Tasks to complete:
**a.** Please print the comment thread from "The fundamental unit" up to and including "not doing utilitarianism.", word for word.
**b.** In the comment thread, what is named as the fundamental unit of classical utilitarianism?

I'm genuinely fascinated that you prefaced this clearly-not-an-anecdote with "just an anecdote". If it had been an anecdote, it would have been fine without the preface. Instead it's a sweeping claim that at best requires several anecdotes to support it.
koningrobot
·4 years ago·discuss
I don't think the author is talking about utilitarianism at all. They're talking about compressing their moral intuitions. They already believed it's bad to kill grandma, therefore "utilitarianism" must be beaten into shape to reach the same conclusion.

The fundamental unit of (classical) utilitarianism is good/bad sensations, not right/wrong actions. If you start by taking rightness/wrongness of actions as fundamental, you are very much not doing utilitarianism.

The grandma/surgeon examples do seem to suggest that killing grandma is good or dividing up the patient is good according to utilitarianism. That may or may not be right, depending on context -- who are the people involved, what do they bring to the table, what relationships do they have with each other and with people not mentioned in the story? You can fill out these details in ways that would lead "common sense morality" to the abhorrent conclusions also, or bite their own bullet and claim "the means justify the ends" somehow.
koningrobot
·4 years ago·discuss
> The argument being that it was better for someone who would only projected to make it to 50 years to die early than it would be if someone who was projected to make it to 75 years died early.

That's not what it says at all. It says that being exposed to a carcinogen isn't bad if you aren't going to live long enough to suffer the consequences. Plenty of things wrong with the memo but this little observation isn't it.
koningrobot
·4 years ago·discuss
According to https://gis.cdc.gov/Cancer/USCS/#/Trends/ the rate is still going down. Literally the first place I looked and their graph goes to 2018.
koningrobot
·4 years ago·discuss
Yes, I've worked with this exact algorithm before, and others like it, and it should be much worse. Better than finite diffs or reinforce, but way worse than backprop's exact gradients, to the point of being unusable. Moreover the variance of the estimate grows with the number of parameters, so it gets worse still on bigger problems.

Extracted data:

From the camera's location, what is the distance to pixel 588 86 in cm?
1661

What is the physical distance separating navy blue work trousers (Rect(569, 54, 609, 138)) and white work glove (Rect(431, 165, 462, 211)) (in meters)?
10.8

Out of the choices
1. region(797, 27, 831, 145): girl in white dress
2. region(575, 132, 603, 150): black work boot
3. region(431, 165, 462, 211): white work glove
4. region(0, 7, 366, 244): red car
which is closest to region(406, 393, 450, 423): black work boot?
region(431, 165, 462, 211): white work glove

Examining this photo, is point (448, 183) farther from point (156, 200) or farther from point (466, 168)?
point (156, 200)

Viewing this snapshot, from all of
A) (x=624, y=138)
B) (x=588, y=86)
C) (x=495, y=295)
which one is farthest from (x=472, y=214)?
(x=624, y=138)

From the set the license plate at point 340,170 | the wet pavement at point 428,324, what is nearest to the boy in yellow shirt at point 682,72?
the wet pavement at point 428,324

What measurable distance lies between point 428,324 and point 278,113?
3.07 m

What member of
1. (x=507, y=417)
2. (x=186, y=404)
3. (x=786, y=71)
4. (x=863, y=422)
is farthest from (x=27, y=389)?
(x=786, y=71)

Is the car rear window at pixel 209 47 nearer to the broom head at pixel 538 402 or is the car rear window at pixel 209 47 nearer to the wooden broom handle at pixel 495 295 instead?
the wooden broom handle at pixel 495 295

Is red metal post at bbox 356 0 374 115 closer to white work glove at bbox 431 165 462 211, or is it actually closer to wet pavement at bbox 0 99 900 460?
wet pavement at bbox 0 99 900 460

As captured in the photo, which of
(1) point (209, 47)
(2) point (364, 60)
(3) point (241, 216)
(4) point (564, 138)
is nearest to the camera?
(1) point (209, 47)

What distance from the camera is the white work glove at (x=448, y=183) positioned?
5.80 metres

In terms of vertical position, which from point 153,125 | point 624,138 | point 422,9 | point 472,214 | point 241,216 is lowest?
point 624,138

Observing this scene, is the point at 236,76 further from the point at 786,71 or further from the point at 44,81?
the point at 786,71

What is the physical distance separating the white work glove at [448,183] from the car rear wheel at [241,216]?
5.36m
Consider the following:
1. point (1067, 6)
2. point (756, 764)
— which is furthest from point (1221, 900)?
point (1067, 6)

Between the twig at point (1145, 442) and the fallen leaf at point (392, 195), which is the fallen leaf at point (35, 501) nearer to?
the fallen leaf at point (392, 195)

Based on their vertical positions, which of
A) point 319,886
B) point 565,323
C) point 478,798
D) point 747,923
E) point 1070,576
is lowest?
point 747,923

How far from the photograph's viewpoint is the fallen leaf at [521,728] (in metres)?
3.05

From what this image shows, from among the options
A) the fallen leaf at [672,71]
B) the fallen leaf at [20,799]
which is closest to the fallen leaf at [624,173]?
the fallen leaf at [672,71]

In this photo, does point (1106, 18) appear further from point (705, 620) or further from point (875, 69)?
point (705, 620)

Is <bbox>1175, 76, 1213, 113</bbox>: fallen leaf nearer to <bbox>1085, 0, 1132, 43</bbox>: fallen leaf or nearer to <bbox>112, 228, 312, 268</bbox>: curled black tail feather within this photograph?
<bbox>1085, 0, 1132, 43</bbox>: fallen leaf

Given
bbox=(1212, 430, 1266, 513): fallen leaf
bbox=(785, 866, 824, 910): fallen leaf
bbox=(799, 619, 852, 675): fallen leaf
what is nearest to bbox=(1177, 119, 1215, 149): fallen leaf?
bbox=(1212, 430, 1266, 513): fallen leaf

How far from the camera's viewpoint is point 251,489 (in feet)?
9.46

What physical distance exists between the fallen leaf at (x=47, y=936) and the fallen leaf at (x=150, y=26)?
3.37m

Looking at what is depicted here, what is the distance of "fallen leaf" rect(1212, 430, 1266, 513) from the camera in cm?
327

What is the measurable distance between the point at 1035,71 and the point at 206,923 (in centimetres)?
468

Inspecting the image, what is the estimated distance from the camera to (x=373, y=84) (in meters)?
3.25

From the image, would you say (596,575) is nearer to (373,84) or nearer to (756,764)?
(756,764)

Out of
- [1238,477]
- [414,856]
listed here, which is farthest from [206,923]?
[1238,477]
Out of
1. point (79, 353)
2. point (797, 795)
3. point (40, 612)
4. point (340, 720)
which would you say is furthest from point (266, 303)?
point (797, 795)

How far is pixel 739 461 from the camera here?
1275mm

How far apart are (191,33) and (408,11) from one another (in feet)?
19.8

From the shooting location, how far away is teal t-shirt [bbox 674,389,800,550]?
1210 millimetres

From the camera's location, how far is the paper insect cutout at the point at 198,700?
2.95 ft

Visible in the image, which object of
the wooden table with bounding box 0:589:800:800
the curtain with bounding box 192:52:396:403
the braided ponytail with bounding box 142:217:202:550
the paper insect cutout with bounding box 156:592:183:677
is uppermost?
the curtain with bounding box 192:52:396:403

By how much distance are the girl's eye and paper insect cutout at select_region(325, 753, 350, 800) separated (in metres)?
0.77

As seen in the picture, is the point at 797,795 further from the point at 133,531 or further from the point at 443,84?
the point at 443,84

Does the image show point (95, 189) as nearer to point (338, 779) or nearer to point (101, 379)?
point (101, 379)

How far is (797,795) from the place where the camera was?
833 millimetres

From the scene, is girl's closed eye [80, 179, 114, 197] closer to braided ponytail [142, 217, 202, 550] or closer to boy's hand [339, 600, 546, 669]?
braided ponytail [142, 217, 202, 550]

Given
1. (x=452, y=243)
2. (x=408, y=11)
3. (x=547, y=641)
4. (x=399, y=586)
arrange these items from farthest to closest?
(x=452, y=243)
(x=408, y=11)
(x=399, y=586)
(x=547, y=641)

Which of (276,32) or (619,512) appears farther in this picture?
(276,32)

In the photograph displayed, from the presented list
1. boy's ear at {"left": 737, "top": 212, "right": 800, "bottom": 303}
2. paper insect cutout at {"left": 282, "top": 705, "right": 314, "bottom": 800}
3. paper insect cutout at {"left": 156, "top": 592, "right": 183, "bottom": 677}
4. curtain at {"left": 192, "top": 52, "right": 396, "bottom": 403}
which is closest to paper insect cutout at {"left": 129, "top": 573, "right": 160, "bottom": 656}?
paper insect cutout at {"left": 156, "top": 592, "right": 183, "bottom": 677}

Answers for the tasks:
**a.**
The fundamental unit of (classical) utilitarianism is good/bad sensations, not right/wrong actions. If you start by taking rightness/wrongness of actions as fundamental, you are very much not doing utilitarianism.

**b.** Good/bad sensations, not right/wrong actions.